Currently, hMPV is the major causative agent of acute respiratory disease in humans (1–5). Despite major efforts, there is no FDA-approved vaccine for hMPV. Similar to hRSV, inactivated vaccines are not suitable for hMPV because it causes enhanced lung damage upon reinfection by the same virus in animal models (47). In contrast, enhanced lung damage has not been observed for live attenuated vaccine candidates in animal models (28, 48–50). Thus, significant efforts have been devoted to developing live attenuated vaccines for hMPV. However, it has been a challenge to identify a live attenuated vaccine strain that has an optimal balance between attenuation and immunogenicity. In this study, we showed that rhMPVs lacking one phosphorylation site (S57A or S60) not only were sufficiently attenuated but also triggered a high level of neutralizing antibody and provided complete protection against challenge with wt rhMPV. These two rhMPV mutants (rhMPV-S57A and rhMPV-S60A) grew to titers similar to those of rhMPV, although they had a delay in viral replication in cell culture. Recombinant rhMPV lacking two phosphorylation sites (rhMPV-S57A-S60A) replicated relatively poorly in cell culture and had a significantly lower peak titer than rhMPV-S57A or rhMPV-S60A. Cotton rats infected by rhMPV-S57A-S60A did not have detectable viruses in the upper or lower respiratory tract. Consistent with attenuation in vitro and in vivo, rhMPV-S57A-S60A was less immunogenic in cotton rats, as evidenced by a relative 16-fold decrease in neutralizing antibody titer compared to those of rhMPV-S57A and rhMPV-S60A. However, vaccination with rhMPV-S57A-S60A provided complete protection against challenge despite the fact that it stimulated a low antibody response. This suggests that the level of antibody produced following rhMPV-S57A-S60A infection was sufficient to protect animals from hMPV infection. In contrast, it was shown that rhMPV lacking the entire M2-1 gene (rhMPVΔM2-1) was overly attenuated and failed to stimulate neutralizing antibody production sufficient to protect animals from infections (20).

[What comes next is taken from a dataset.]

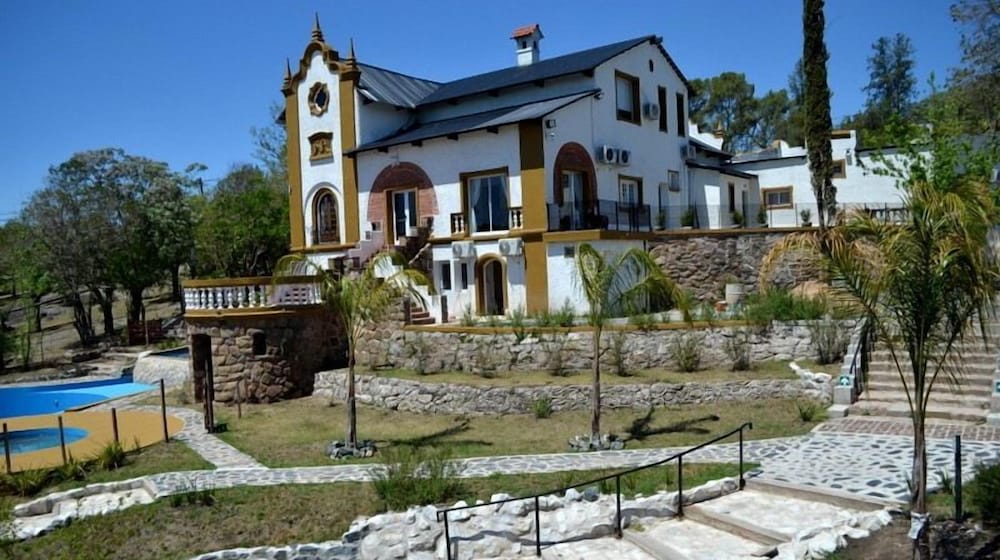 Hotel Fatvial 4 de Abril - Image 1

Finally, all three hMPV mutants were genetically stable, with no reversions to the wild type or additional mutations detected after 15 passages in cell culture. The phenotypes of rhMPVs with defects in phosphorylation sites in vitro and in vivo were similar to those that have been observed for rhMPVs lacking zinc binding activity in M2-1. These results demonstrated that rhMPVs lacking phosphorylation of M2-1 are promising live vaccine candidates. Thus, inhibition of M2-1 phosphorylation can serve as a novel approach to attenuate hMPV for the rational design of live attenuated vaccines.

In summary, this study highlights a major gap in our understanding of the role of M2-1 phosphorylation in pneumovirus replication and pathogenesis. The finding that inhibition of M2-1 phosphorylation decreases viral replication and pathogenesis suggests controlling M2-1 phosphorylation serves as a novel approach for development of antiviral drugs and live attenuated vaccines for pneumoviruses.